Low-Rank Joint Subspace Construction for Cancer Subtype Discovery.

Multimodal data integration is an important framework for cancer subtype discovery as it can blend the inherent properties of individual modalities with their cross-platform correlations to infer clinically relevant subtypes. The main problem here is the appropriate selection of relevant and complementary modalities. Another problem is the 'high dimension-low sample size' nature of each modality. The current research work proposes a novel algorithm to construct a low-rank joint subspace from the low-rank subspaces of individual high-dimensional modalities. Statistical hypothesis testing is introduced to effectively estimate the rank of each modality by separating the signal component from its noise counterpart. Two quantitative indices are proposed to evaluate the quality of different modalities, the first one assesses the degree of relevance of the cluster structure embedded within each modality, while the second measure evaluates the amount of cluster information shared between two modalities. To construct the joint subspace, the algorithm selects the most relevant modalities with maximum shared information.

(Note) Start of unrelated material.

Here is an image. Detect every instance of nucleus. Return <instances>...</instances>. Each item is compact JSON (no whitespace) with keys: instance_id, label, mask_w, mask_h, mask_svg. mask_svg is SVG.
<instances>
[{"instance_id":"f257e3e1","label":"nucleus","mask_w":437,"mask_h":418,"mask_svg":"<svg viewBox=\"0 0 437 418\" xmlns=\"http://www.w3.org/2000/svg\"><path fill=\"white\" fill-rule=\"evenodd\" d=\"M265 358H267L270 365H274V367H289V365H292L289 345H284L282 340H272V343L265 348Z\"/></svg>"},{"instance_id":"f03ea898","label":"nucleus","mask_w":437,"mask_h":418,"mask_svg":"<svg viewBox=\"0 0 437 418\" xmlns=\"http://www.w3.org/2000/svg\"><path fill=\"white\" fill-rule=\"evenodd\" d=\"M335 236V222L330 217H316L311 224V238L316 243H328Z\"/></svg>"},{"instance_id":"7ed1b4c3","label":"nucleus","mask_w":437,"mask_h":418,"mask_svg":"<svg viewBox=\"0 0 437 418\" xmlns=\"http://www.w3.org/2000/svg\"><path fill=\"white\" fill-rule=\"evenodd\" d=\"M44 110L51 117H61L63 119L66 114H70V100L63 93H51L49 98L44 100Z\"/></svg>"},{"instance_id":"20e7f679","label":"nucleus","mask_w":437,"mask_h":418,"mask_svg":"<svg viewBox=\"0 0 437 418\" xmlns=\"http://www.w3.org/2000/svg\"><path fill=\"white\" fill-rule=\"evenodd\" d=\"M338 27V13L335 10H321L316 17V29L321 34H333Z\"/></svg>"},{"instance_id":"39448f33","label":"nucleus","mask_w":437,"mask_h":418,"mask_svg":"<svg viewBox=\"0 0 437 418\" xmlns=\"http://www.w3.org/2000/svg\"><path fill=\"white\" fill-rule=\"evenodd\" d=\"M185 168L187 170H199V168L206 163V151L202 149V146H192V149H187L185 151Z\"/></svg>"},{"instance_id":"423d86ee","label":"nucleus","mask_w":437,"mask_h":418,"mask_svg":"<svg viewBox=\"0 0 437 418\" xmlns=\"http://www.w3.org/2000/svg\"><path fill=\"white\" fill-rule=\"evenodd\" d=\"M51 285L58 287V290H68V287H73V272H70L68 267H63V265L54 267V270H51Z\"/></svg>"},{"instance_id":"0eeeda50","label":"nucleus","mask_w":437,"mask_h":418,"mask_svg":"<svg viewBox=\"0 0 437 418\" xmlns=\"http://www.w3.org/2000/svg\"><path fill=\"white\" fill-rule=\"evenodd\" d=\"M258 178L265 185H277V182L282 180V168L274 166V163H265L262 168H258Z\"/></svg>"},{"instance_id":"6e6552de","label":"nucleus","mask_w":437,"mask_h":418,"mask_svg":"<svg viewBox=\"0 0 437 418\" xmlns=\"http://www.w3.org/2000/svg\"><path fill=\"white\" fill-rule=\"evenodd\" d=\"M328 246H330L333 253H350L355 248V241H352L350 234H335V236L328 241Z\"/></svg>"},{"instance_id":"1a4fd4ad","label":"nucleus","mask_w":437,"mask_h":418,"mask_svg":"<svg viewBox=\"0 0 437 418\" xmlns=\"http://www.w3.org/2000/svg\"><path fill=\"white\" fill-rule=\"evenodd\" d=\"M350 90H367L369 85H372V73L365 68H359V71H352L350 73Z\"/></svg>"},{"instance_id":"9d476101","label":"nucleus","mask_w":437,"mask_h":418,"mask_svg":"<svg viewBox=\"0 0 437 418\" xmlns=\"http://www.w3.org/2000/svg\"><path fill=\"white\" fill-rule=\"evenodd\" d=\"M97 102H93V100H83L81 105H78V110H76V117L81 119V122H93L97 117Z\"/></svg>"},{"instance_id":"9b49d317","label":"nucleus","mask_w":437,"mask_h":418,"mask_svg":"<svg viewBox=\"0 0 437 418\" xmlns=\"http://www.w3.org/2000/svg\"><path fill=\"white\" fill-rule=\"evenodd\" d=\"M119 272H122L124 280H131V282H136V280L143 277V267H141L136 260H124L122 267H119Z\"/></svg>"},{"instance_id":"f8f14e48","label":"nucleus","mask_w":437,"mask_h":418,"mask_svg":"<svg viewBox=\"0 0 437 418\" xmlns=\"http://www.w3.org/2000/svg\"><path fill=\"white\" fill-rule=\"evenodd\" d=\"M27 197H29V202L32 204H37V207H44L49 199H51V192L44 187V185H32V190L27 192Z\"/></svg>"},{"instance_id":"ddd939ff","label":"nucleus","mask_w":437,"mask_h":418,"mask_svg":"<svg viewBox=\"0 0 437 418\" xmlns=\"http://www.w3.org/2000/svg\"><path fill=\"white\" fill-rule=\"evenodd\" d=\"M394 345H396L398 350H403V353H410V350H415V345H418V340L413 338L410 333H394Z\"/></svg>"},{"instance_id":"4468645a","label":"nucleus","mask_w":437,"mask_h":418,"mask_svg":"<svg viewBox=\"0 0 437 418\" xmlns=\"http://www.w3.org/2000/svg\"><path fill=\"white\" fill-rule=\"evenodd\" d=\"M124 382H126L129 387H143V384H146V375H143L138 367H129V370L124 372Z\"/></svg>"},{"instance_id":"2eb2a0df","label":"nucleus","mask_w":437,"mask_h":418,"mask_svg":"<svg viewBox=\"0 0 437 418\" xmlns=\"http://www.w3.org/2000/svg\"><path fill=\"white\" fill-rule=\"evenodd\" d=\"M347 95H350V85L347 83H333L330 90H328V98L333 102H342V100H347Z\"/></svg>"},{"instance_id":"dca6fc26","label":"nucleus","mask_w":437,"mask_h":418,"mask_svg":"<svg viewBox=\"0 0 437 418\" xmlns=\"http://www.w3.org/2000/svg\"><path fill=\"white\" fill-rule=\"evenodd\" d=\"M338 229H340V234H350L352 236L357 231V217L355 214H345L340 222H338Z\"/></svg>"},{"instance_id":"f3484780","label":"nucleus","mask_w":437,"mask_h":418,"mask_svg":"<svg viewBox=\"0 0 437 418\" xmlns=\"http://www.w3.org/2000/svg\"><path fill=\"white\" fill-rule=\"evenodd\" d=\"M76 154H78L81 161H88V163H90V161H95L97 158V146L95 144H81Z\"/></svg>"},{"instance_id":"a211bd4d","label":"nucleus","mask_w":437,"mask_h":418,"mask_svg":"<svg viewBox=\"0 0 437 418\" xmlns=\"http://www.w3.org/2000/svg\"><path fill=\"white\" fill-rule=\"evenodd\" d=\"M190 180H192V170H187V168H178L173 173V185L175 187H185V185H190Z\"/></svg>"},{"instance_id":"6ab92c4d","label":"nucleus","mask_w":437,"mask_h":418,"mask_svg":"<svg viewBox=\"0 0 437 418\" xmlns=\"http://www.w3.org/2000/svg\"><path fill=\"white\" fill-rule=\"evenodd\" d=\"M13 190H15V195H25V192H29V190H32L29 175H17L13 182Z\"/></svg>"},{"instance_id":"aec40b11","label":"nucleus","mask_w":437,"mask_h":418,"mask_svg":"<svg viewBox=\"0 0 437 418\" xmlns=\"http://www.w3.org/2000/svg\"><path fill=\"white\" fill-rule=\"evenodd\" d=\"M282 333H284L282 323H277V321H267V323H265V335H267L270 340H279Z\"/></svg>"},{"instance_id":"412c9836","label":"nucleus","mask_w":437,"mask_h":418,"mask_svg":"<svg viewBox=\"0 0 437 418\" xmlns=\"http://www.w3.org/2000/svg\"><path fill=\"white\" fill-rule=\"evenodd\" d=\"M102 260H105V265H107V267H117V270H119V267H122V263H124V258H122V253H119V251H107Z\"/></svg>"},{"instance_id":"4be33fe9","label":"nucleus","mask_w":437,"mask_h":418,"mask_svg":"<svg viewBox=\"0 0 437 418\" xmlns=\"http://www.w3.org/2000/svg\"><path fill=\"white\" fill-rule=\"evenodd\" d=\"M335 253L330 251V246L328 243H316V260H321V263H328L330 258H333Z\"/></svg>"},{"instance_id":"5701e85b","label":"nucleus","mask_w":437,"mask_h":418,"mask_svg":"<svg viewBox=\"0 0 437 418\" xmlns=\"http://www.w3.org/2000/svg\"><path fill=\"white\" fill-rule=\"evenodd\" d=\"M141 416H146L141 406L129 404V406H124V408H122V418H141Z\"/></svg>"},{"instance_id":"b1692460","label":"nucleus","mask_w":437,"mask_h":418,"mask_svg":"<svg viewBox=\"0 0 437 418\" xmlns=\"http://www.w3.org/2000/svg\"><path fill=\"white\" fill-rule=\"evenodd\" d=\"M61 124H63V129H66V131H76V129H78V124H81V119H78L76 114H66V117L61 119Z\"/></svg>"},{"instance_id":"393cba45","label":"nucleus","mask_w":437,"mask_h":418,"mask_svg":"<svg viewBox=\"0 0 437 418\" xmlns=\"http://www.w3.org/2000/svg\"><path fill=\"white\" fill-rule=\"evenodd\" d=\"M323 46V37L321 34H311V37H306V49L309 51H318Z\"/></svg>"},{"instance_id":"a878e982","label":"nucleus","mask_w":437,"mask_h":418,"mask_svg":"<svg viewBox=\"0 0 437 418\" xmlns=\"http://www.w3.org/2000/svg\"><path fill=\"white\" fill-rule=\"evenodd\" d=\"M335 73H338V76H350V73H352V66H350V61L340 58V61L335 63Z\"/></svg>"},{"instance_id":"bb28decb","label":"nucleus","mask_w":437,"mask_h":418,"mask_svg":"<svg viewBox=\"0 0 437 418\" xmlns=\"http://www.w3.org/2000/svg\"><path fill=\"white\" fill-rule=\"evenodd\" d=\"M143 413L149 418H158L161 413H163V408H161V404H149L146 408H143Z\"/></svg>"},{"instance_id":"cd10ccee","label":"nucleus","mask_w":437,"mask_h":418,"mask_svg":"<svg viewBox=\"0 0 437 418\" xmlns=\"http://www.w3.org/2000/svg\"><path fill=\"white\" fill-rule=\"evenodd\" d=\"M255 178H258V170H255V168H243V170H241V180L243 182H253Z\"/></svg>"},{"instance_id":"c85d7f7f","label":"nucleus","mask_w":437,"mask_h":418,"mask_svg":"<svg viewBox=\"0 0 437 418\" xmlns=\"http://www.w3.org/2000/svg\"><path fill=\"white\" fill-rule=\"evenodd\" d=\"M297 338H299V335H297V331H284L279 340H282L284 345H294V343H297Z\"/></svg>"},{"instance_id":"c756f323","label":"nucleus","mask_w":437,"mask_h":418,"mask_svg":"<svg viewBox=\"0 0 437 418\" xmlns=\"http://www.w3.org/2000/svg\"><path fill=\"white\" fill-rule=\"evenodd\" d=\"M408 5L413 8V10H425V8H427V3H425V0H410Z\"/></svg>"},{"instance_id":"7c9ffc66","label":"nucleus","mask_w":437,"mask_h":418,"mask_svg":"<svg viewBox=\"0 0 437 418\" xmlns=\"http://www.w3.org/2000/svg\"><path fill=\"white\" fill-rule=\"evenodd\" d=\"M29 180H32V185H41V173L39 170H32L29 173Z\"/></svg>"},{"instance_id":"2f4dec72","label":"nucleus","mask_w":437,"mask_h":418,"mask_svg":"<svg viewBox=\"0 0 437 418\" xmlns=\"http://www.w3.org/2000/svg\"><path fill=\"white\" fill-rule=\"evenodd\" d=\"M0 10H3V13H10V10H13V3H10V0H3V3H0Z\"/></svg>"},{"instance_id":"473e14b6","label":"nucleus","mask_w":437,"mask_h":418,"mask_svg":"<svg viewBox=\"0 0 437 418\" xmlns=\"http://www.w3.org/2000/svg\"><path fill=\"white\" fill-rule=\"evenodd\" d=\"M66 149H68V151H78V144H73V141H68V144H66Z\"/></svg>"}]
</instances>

During data integration, the intersection between two subspaces is also considered to select cluster information and filter out the noise from different subspaces. The efficacy of clustering on the joint subspace, extracted by the proposed algorithm, is compared with that of several existing integrative clustering approaches on real-life multimodal data sets. Experimental results show that the identified subtypes have closer resemblance with the clinically established subtypes as compared to the subtypes identified by the existing approaches. Survival analysis has revealed the significant differences between survival profiles of the identified subtypes, while robustness analysis shows that the identified subtypes are not sensitive towards perturbation of the data sets.